> _Your objective_: From the post about SQLite and fsync below, list every issue in its bulleted list of problems discovered by the PostgreSQL community.
━━ Passage given ━━
Hi,

I was wondering what changes SQLite3 would need in light of the fsync
problems discovered by the PostgreSQL community (see "How is it
possible that PostgreSQL used fsync incorrectly for 20 years, and what
we'll do about it" talk [1]).
[2] lists that MySQL and MongoDB did some changes, has SQLite done any?

Luckily SQLite has a comprehensive failure injection test suite, could
this testsuite be updated to simulate the kind of issues discovered by
the PostgreSQL community in [2], i.e. IIUC:
 * some kernels only report errors once per inode, even if multiple
processes access that inode (not guaranteed you get error reported in
same process as the one initiating the write)
 * retrying fsync after a failure always reports success
 * if there is a writeback error you can read back pages older than
what you most recently wrote
 * some kernels/FS may report errors on close but not on fsync

A very conservative interpretation of various fsync bugs in various OS
kernels [2][5] would suggest that:

#1. the list of known OS issues [3] should be updated with an entry
similar to: "Linux kernels <4.13 do not guarantee to report errors
encountered during writeback on next fsync, therefore data corruption
can occur without SQLite knowing about it.", see [4]:
 " If something goes wrong during writeback, it can be hard to report
that error back to user space since the operation that caused that
writeback in the first place will have long since completed. The kernel
makes an attempt to save the error and report it on a subsequent system
call, but it is easy for that information to be lost with the result
that the application is unaware that it has lost data. "

There is not much SQLite3 can do about this: if the OS never reports
the error to the application it won't know about it, as [1] said Linux
<4.13 is doomed.

#2. errors not reported on fsync, but on close

According to [5] "A writeback error may not actually be reported by
fsync(), however; other calls, such as close(), could return it. "
AFAICT sqlite3 only logs errors from close, and doesn't surface them to
the caller.
It is unclear the exact kernel versions that are affected by this, IIUC
from [2] then >= 4.16 would not be affect Postgresql beacuse it always
does an fsync before close.
━━━
━━ Excerpted data ━━
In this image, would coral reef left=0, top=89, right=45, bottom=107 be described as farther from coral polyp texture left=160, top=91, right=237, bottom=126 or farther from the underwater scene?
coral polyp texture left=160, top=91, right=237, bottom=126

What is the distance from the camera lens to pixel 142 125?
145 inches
━━━
━━ Excerpted data ━━
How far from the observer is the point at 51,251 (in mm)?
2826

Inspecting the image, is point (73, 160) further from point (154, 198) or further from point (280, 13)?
━━━
> _Solved exercise_:
- Some kernels report errors only once per inode, even if multiple processes access that inode, so the error is not guaranteed to be reported in the same process that initiated the write.
- Retrying fsync after a failure always reports success.
- If there is a writeback error, you can read back pages older than what you most recently wrote.
- Some kernels or file systems may report errors on close but not on fsync.